Mevcut durumda her ne kadar COVİD-19 salgını sebebiyle örneğin, işyerinde hammadde tedariki yapılamaması veyahut salgın hastalık sebebiyle işçilerin işyerine gelememesi zorlayıcı sebep olarak değerlendirilebilecek ise de bahse konu durumun hukuki mahiyeti net değildir. Bu kapsamda İş Kanunu M.25/3’de belirtilen şekilde değerlendirerek yapılacak yarım günlük ücret ödemesinin, salgın hastalık sonrası işçi tarafından yargıya taşınması halinde, geriye kalan ücretini talep edip edemeyeceği hususu yargı kararları ile netleşecektir. 

  • İşverenin, “Beyaz Yakalı” Personeline Uzaktan Çalışma Yaptırması

İşverenler nezdinde özellikle “beyaz yaka” olarak tabir edilen işçilerden iş sözleşmesine ve yapılan işin niteliğine göre “uzaktan çalışma” talep edilebilir.
Bu kapsamda uzaktan çalışma uygulaması, İş Kanunu’nun 14. Maddesinde yer alan "İşçinin, işveren tarafından oluşturulan iş organizasyonu kapsamında iş görme edimini evinde ya da teknolojik iletişim araçları ile işyeri dışında yerine getirmesi esasına dayalı ve yazılı olarak kurulan iş ilişkisi" hükmüne dayanmaktadır.
Ancak uzaktan çalışma talebi işveren tarafından işçiye yazılı olarak yapılmalı (iş sözleşmesinde böyle bir madde bulunmaması halinde ek protokol ya da e-mail vb. gibi yollarla) ve işçinin konu ile ilgili muvafakati alınmalıdır. Yazılı olarak yapılacak uzaktan çalışma talebinde, işin tanımı, nasıl yapılacağı ne zaman başlayıp ne kadar süre devam edeceği, işin ifa edileceği yer, ücret ve ücretin ödenmesine ilişkin hususlar, işveren tarafından sağlanan ekipmanın neler olacağı ve bunların korunmasına ilişkin yükümlülükler, işverenin işçiyle iletişim kurması ile genel ve özel çalışma şartlarına ilişkin hükümler yer almalıdır.
İşçinin, uzaktan çalışma ile ilgili olarak muvafakatinin bulunmaması halinde ise somut olayın şartlarına göre yıllık izin, idari izin veya ücretsiz izin gibi hususların değerlendirilmesi gerekir.
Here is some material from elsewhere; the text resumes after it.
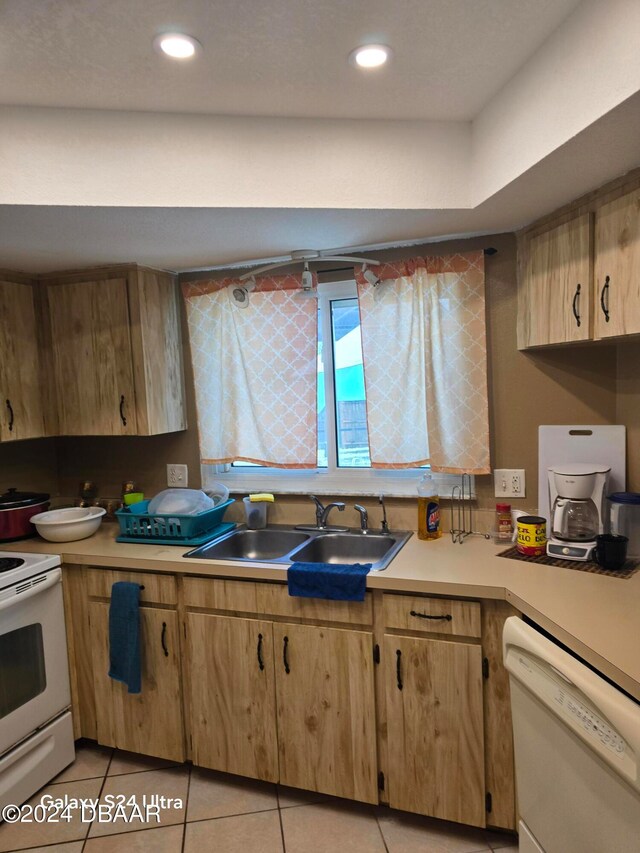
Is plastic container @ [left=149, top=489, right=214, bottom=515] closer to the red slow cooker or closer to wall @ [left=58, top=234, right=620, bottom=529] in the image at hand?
the red slow cooker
  • İşverenin Tedbir Amaçlı Geçici Süreyle İş Yerini Kapatması Halinde İşçiye Ücret Ödeme Yükümlülüğünün Devam Etmesi  

Bu durumda işçi işin görülmesi için hazır olduğu halde işveren tarafından iş durdurulmuş olacağından, işverenin ücret ödeme yükümlülüğü devam eder. İşçinin ücretinden kesinti yapılamaz.